Sunday, April 25, 2010

training rides and their rewards

today I rode a training ride. not the kind with extra little wheels coming off your rear axle, but the kind that is good for you. the kind that emphasizes your weaknesses. the kind that makes you push limits and stretch thresholds and, well, experience misery.
it was hard.
okay, it wasn't all hard. there were a few beautiful descents and miles of tailwind pushes. and I was intensely grateful for every one of those moments.
but the rest was hard.
see, there was this thing called the wind.

I'm a decent climber, and a pretty good descender (for a female), but the steady grade-into-the-wind stuff just kills me. it eats up every ounce of energy I have, and spits back a general sense of depletion and frustration. I want to be moving more quickly. my muscles cry out that they're giving it all they have: why is my body moving so slowly?
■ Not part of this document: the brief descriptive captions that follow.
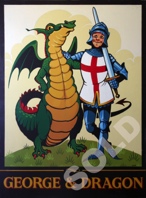 george+dragon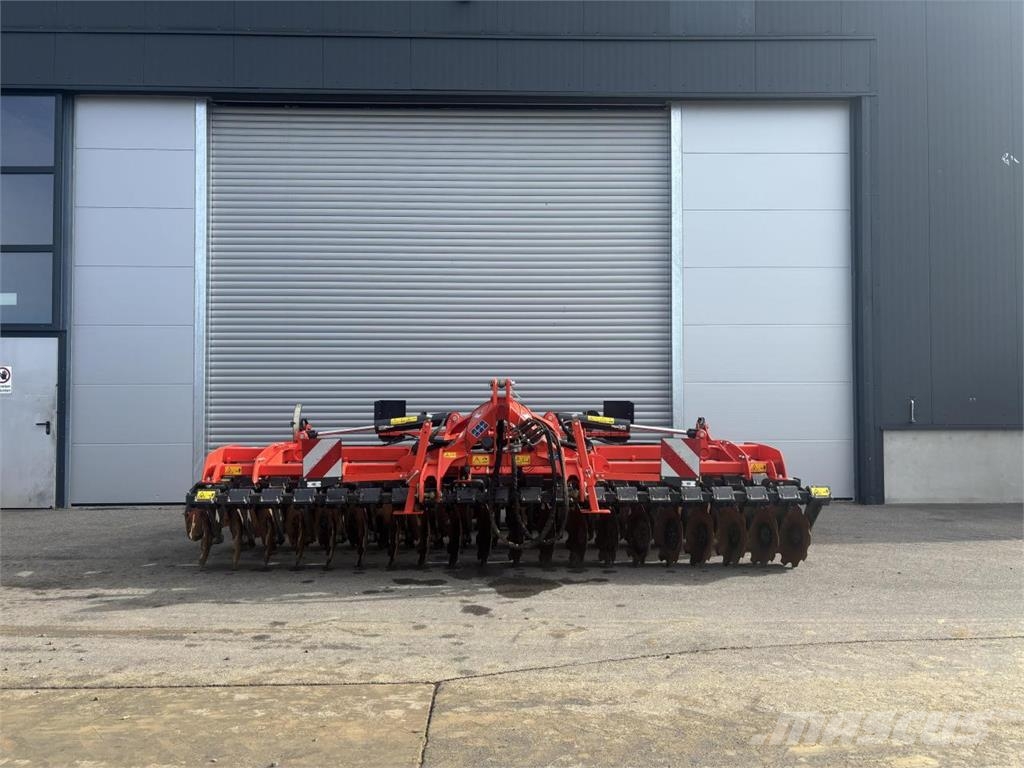 Kuhn Optimer L 500R Diskinės akėčios
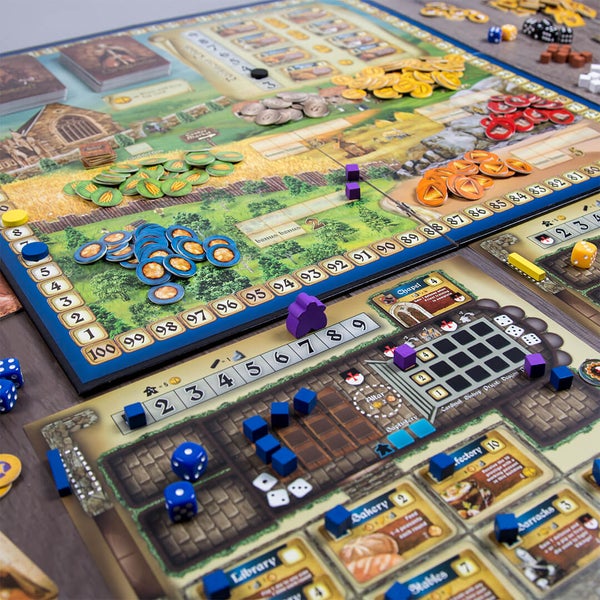 The King's Abbey BRK 110317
I kept thinking about how good this was for me. I certainly wasn't thinking about how much I was enjoying it.

except, to be honest, for the moments when I looked at the snow-drenched mountain peaks: mount timpanogos and its range, and then as we turned directions and moved further north, glimpes of the high uintahs, still richly, densely white.
and the moments I gazed at jordanelle reservoir, and then those times I looked up at wind-whipped white clouds resting against the clear blue sky.
and the burro gnawing at a wooden post, the mottled farm cat who slunk across her yard, the horses whose necks stretched gracefully upward as they sniffed the wind.

the dogs who chased and barked at me, threatening to nip my shoes: not so much.

but it's one more ride to chalk up in my Book of Life, one more intense effort that will (supposedly) pay off.
and now I'm huddled in my jammies after my hot shower, having eaten everything I could find for the past two hours in an effort to replenish my depleted stores, ready to spend the next hour with a great book on my oh-so-comfy couch: this is my greatest, most favorite, reward.